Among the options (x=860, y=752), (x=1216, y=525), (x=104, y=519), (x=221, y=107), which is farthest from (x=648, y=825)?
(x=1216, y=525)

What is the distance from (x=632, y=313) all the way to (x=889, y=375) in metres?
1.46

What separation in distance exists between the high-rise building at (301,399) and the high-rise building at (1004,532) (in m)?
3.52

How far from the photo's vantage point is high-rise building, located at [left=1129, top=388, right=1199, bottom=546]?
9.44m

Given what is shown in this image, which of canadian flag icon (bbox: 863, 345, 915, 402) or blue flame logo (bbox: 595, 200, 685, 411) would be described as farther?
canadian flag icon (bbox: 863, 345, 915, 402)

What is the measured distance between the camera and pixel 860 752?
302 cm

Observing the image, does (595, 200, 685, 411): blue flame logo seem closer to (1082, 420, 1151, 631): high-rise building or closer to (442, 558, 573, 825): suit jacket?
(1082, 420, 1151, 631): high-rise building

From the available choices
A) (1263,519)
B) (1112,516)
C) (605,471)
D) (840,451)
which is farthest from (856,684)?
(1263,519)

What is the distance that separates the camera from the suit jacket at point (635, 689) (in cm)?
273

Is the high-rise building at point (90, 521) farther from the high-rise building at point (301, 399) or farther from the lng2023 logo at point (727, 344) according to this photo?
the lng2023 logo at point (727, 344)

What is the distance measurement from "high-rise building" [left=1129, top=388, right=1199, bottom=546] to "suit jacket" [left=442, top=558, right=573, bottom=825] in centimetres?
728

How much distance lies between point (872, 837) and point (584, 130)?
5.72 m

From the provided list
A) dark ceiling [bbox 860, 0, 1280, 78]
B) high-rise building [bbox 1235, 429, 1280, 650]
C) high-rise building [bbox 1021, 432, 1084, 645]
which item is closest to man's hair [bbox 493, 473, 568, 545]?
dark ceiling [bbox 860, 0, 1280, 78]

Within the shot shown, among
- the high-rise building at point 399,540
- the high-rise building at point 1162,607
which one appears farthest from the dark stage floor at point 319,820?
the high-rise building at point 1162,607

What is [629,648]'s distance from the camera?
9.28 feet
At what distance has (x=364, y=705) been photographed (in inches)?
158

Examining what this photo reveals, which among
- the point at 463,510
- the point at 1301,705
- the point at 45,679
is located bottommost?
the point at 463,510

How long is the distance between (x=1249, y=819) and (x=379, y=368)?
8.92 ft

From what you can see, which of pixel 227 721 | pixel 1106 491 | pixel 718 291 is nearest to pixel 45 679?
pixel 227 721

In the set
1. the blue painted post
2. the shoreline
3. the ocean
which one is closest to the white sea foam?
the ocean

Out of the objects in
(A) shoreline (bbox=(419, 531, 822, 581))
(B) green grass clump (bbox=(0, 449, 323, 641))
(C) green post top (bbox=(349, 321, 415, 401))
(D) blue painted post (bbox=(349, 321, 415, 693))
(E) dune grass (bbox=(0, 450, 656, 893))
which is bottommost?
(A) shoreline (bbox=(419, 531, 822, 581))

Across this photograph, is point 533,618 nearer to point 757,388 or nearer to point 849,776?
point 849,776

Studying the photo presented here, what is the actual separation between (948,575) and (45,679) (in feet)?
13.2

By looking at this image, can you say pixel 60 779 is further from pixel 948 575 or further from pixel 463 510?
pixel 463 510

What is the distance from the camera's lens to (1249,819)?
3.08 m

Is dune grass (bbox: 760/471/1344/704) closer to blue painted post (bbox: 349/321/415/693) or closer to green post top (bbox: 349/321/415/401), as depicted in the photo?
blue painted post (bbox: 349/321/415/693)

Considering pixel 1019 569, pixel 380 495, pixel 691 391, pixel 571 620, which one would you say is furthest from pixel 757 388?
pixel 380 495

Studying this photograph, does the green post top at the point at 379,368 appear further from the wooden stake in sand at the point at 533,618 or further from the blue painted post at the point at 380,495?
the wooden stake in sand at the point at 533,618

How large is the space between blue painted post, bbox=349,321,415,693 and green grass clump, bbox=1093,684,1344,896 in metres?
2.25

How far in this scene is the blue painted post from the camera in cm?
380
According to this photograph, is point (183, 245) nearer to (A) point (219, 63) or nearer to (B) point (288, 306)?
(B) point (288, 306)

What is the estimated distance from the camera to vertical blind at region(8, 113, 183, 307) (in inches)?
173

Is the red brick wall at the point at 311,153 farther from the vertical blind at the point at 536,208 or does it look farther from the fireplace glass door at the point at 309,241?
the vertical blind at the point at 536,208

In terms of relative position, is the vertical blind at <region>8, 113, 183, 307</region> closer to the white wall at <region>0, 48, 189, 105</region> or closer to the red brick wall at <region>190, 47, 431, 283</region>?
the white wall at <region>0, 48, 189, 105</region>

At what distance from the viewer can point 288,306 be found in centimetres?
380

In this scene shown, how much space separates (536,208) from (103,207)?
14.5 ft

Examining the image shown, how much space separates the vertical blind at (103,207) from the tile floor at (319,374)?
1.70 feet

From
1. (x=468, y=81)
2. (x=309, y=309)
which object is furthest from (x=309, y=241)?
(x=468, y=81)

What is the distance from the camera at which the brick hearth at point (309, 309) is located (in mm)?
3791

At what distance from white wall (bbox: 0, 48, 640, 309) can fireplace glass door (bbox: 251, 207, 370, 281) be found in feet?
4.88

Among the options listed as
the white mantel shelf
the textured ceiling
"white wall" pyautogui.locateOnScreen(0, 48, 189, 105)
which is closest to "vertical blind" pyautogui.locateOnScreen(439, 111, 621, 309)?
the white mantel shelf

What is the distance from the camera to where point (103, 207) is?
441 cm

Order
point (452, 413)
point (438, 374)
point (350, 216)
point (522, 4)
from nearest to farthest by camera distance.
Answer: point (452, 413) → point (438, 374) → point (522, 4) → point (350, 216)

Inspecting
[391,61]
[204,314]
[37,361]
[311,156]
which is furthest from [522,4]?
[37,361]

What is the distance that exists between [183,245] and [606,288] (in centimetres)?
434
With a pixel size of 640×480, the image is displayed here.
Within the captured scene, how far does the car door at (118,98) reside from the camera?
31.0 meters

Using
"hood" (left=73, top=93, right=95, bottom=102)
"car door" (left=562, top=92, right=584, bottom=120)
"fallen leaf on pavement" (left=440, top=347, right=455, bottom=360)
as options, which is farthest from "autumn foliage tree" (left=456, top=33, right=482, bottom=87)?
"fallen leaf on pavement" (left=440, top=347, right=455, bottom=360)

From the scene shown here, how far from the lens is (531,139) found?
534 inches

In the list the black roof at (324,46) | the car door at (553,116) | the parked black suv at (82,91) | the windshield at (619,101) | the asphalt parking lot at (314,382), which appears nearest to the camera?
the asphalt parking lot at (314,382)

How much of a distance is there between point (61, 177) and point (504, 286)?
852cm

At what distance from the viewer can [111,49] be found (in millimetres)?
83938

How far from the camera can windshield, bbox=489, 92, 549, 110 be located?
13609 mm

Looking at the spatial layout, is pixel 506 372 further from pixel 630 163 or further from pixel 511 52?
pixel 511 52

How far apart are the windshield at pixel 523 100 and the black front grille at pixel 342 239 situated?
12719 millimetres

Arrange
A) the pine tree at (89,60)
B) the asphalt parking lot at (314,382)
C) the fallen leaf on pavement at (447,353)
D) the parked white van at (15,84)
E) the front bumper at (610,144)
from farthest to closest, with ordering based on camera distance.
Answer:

---+---

Please rename "camera" to "observer" throughout the entries above and write them out again with nothing else changed.

EXERCISE OUTPUT:
Among the options (x=860, y=752), (x=1216, y=525), (x=104, y=519), (x=221, y=107), which is farthest from (x=648, y=825)?
(x=1216, y=525)

What is the distance from (x=632, y=313) all the way to (x=889, y=375) in metres?
1.46

What separation in distance exists between the high-rise building at (301,399) and the high-rise building at (1004,532) (in m)?
3.52

How far from the photo's vantage point is high-rise building, located at [left=1129, top=388, right=1199, bottom=546]?
9.44m

Given what is shown in this image, which of canadian flag icon (bbox: 863, 345, 915, 402) or blue flame logo (bbox: 595, 200, 685, 411) would be described as farther?
canadian flag icon (bbox: 863, 345, 915, 402)

What is the measured distance between the observer and pixel 860 752?
302 cm

Observing the image, does (595, 200, 685, 411): blue flame logo seem closer to (1082, 420, 1151, 631): high-rise building or closer to (442, 558, 573, 825): suit jacket?
(1082, 420, 1151, 631): high-rise building

From the available choices
A) (1263,519)
B) (1112,516)
C) (605,471)
D) (840,451)
which is farthest from (856,684)?
(1263,519)

What is the distance that separates the observer from the suit jacket at point (635, 689) (in cm)?
273

Is the high-rise building at point (90, 521) farther from the high-rise building at point (301, 399) or farther from the lng2023 logo at point (727, 344) according to this photo?
the lng2023 logo at point (727, 344)

What is the distance measurement from "high-rise building" [left=1129, top=388, right=1199, bottom=546] to "suit jacket" [left=442, top=558, right=573, bottom=825] in centimetres?
728

How much distance lies between point (872, 837) and point (584, 130)?
5.72 m

From the provided list
A) dark ceiling [bbox 860, 0, 1280, 78]
B) high-rise building [bbox 1235, 429, 1280, 650]
C) high-rise building [bbox 1021, 432, 1084, 645]
which item is closest to man's hair [bbox 493, 473, 568, 545]?
dark ceiling [bbox 860, 0, 1280, 78]

Within the shot shown, among
- the high-rise building at point 399,540
- the high-rise building at point 1162,607
which one appears farthest from the dark stage floor at point 319,820?
the high-rise building at point 1162,607

What is [629,648]'s distance from the observer?
9.28 feet
At what distance has (x=364, y=705) been photographed (in inches)?
158

Examining what this photo reveals, which among
- the point at 463,510
- the point at 1301,705
- the point at 45,679
is located bottommost?
the point at 463,510

How long is the distance between (x=1249, y=819) and (x=379, y=368)?
8.92 ft

From what you can see, which of pixel 227 721 | pixel 1106 491 | pixel 718 291 is nearest to pixel 45 679?
pixel 227 721

In the set
1. the blue painted post
2. the shoreline
3. the ocean
which one is closest to the white sea foam?
the ocean

Out of the objects in
(A) shoreline (bbox=(419, 531, 822, 581))
(B) green grass clump (bbox=(0, 449, 323, 641))
(C) green post top (bbox=(349, 321, 415, 401))
(D) blue painted post (bbox=(349, 321, 415, 693))
(E) dune grass (bbox=(0, 450, 656, 893))
which is bottommost?
(A) shoreline (bbox=(419, 531, 822, 581))

Across this photograph, is point 533,618 nearer to point 757,388 or nearer to point 849,776?
point 849,776

Studying the photo presented here, what is the actual separation between (948,575) and (45,679) (in feet)?
13.2

By looking at this image, can you say pixel 60 779 is further from pixel 948 575 or further from pixel 463 510?
pixel 463 510

What is the distance from the observer's lens to (1249,819)?
3.08 m

Is dune grass (bbox: 760/471/1344/704) closer to blue painted post (bbox: 349/321/415/693) or closer to green post top (bbox: 349/321/415/401), as depicted in the photo?
blue painted post (bbox: 349/321/415/693)

Considering pixel 1019 569, pixel 380 495, pixel 691 391, pixel 571 620, which one would you say is furthest from pixel 757 388?
pixel 380 495

Studying this photograph, does the green post top at the point at 379,368 appear further from the wooden stake in sand at the point at 533,618 or further from the blue painted post at the point at 380,495?
the wooden stake in sand at the point at 533,618

How large is the space between blue painted post, bbox=349,321,415,693 and green grass clump, bbox=1093,684,1344,896 in metres?
2.25

How far in this scene is the blue painted post from the observer in cm?
380
According to this photograph, is point (183, 245) nearer to (A) point (219, 63) or nearer to (B) point (288, 306)?
(B) point (288, 306)

What is the estimated distance from the observer to vertical blind at region(8, 113, 183, 307) (in inches)?
173

Is the red brick wall at the point at 311,153 farther from the vertical blind at the point at 536,208 or does it look farther from the fireplace glass door at the point at 309,241?
the vertical blind at the point at 536,208

In terms of relative position, is the vertical blind at <region>8, 113, 183, 307</region> closer to the white wall at <region>0, 48, 189, 105</region> or closer to the red brick wall at <region>190, 47, 431, 283</region>?
the white wall at <region>0, 48, 189, 105</region>

At what distance from the viewer can point 288,306 be found in centimetres?
380

In this scene shown, how much space separates (536,208) from (103,207)?
14.5 ft

Examining the image shown, how much space separates the vertical blind at (103,207) from the tile floor at (319,374)?
1.70 feet

From
1. (x=468, y=81)
2. (x=309, y=309)
which object is furthest from (x=309, y=241)?
(x=468, y=81)

What is the distance from the observer at which the brick hearth at point (309, 309) is located (in mm)?
3791

At what distance from white wall (bbox: 0, 48, 640, 309) can fireplace glass door (bbox: 251, 207, 370, 281) be found in feet?
4.88

Among the options listed as
the white mantel shelf
the textured ceiling
"white wall" pyautogui.locateOnScreen(0, 48, 189, 105)
which is closest to "vertical blind" pyautogui.locateOnScreen(439, 111, 621, 309)?
the white mantel shelf

What is the distance from the observer to where point (103, 207) is?
441 cm

Order
point (452, 413)
point (438, 374)
point (350, 216)
point (522, 4)
from nearest to farthest by observer distance.
Answer: point (452, 413) → point (438, 374) → point (522, 4) → point (350, 216)

Inspecting
[391,61]
[204,314]
[37,361]
[311,156]
which is furthest from [522,4]?
[37,361]

What is the distance that exists between [183,245] and [606,288] (in centimetres)?
434
With a pixel size of 640×480, the image is displayed here.
Within the captured scene, how far does the car door at (118,98) reside from the observer?
31.0 meters

Using
"hood" (left=73, top=93, right=95, bottom=102)
"car door" (left=562, top=92, right=584, bottom=120)
"fallen leaf on pavement" (left=440, top=347, right=455, bottom=360)
as options, which is farthest from "autumn foliage tree" (left=456, top=33, right=482, bottom=87)?
"fallen leaf on pavement" (left=440, top=347, right=455, bottom=360)

From the scene shown here, how far from the lens is (531,139) found?
534 inches

In the list the black roof at (324,46) | the car door at (553,116) | the parked black suv at (82,91) | the windshield at (619,101) | the asphalt parking lot at (314,382), which appears nearest to the observer?
the asphalt parking lot at (314,382)

How much of a distance is there between point (61, 177) and point (504, 286)?
852cm

At what distance from the viewer can [111,49] be found (in millimetres)?
83938

How far from the observer can windshield, bbox=489, 92, 549, 110 be located?
13609 mm

Looking at the spatial layout, is pixel 506 372 further from pixel 630 163 or further from pixel 511 52?
pixel 511 52

How far apart are the windshield at pixel 523 100 and the black front grille at pixel 342 239 situated?
12719 millimetres

Arrange
A) the pine tree at (89,60)
B) the asphalt parking lot at (314,382)
C) the fallen leaf on pavement at (447,353)
D) the parked white van at (15,84)
E) the front bumper at (610,144)
from farthest to closest, with ordering based on observer distance.
Answer:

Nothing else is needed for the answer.